It was another exciting week in automaker-land. We heard that sales continued to climb in April, General Motors made a dramatic hire, and the industry pondered a surprising report on the electric-vehicle front. Here's a look at some of the stories you might have missed this week:

Does Nissan have a secret advantage?
Nissan has said that its upcoming all-electric Leaf will earn a profit at the announced price of $33,000 --a statement met with considerable skepticism. Most critics believed that battery prices were too high to make the math work unless Nissan cut some un-Nissan-like corners with the rest of the car.

But if a report in Wednesday's Times of London is to be believed, the real breakthrough behind the Leaf may have to do with the production of its batteries. The article, a profile of Nissan green-car executive Andy Palmer, mentioned in passing (presumably with Palmer as the source) that the Leaf's 24 kilowatt-hour lithium-ion battery pack costs £6,000 (about $8,800) to produce.

That works out to about $370 a kWh, which is way less than anyone has been expecting. Last I heard, a few months back, General Motors said that it was hoping to get to $500 per kWh by next spring -- a statement met with a scoff by folks at Ford (NYSE: F), who said that $700 per kWh was the best they could do from Asian sources, and Johnson Controls (NYSE: JCI), who have said they see prices falling under $500 -- but by 2015, not by next spring.
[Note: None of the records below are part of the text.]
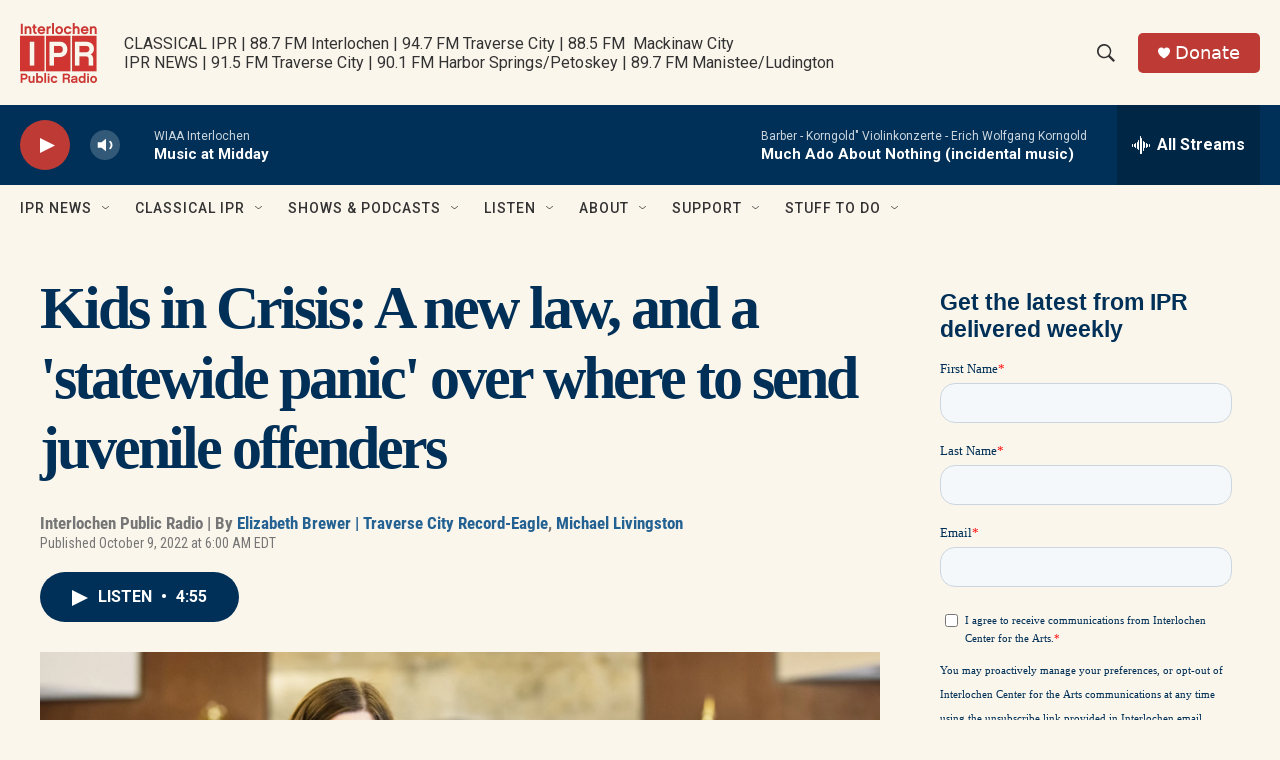

--- FILE ---
content_type: text/html; charset=utf-8
request_url: https://www.google.com/recaptcha/api2/aframe
body_size: 183
content:
<!DOCTYPE HTML><html><head><meta http-equiv="content-type" content="text/html; charset=UTF-8"></head><body><script nonce="nNdHHSgJ_FbDUFHKhj_o4w">/** Anti-fraud and anti-abuse applications only. See google.com/recaptcha */ try{var clients={'sodar':'https://pagead2.googlesyndication.com/pagead/sodar?'};window.addEventListener("message",function(a){try{if(a.source===window.parent){var b=JSON.parse(a.data);var c=clients[b['id']];if(c){var d=document.createElement('img');d.src=c+b['params']+'&rc='+(localStorage.getItem("rc::a")?sessionStorage.getItem("rc::b"):"");window.document.body.appendChild(d);sessionStorage.setItem("rc::e",parseInt(sessionStorage.getItem("rc::e")||0)+1);localStorage.setItem("rc::h",'1769015788774');}}}catch(b){}});window.parent.postMessage("_grecaptcha_ready", "*");}catch(b){}</script></body></html>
So what's happening? It's possible that the global rush to this technology has resulted in something of an oversupply. Deutsche Bank analysts said in March that they had heard of large-scale bids around $400 per kWh for delivery in the "2011/2012 time period" and that electric-car battery costs were coming down faster than they had expected.

How big a deal is this? It's a very big deal -- affordable batteries are a must-have if electric vehicles are ever going to reach the mass-adoption stage. I don't think it's a coincidence that the stock prices of battery makers A123 Systems (Nasdaq: AONE) and Valence Technology (Nasdaq: VLNC) dropped abruptly on Wednesday morning, and have essentially been falling ever since. If costs are coming down that quickly, those firms' growth projections are going to take a big haircut.

New auto safety rules may be coming
The U.S. House of Representatives has begun work on a comprehensive package -- some would say "mishmash" -- of auto safety reforms, spurred in no small part by the epic Toyota (NYSE: TM) recalls earlier this year. This is the first time in a decade -- since the Firestone Tire/Ford Explorer uproar -- that Congress has attempted to address auto safety in any significant way.

So what changes are we likely to see? It's hard to say at this stage -- the sausage-making has just begun. But key provisions being discussed include:

  • "Black boxes" capable of recording data in the critical few moments before an accident -- similar to those on airliners -- would be fitted to all new cars.
  • Brake override systems capable of stopping a car even if the engine is at full throttle would be required;
  • Enhanced powers for the National Highway Traffic Safety Administration, including the authority to order an immediate recall under certain circumstances;
  • Removal of the cap that famously limited Toyota's fine for the unintended-recall debacle to $16.4 million rather than the theoretical $13.8 billion that could have been assessed.

Again, it's in the early days yet, so it's hard to say what will actually happen. But this time around, the industry is signaling that it will get on board, at least to some extent, so some significant change is likely.

Another sign of culture change at GM
This report may seem like "inside baseball", but I take it as another sign that General Motors' entrenched corporate culture -- the one that ran the company into the ground -- is changing: GM lifer and VP of Marketing Susan Docherty -- the kind of executive who would have been untouchable just a few years ago, and whose efforts had been less than enthusiastically received within the industry -- was ousted on Wednesday.

For longtime GM watchers, that was shocking enough -- but even more shocking is that they went outside the company for a replacement, naming former Hyundai marketing whiz Joel Ewanick to the post. Coming in the wake of GM's poaching of new CFO Chris Liddell from Microsoft -- a superb hire, early signs suggest -- it's hard not to wonder whether hiring great people from outside the company might actually become a trend.

Geez, maybe GM really is finally getting their act together. Wouldn't that be interesting?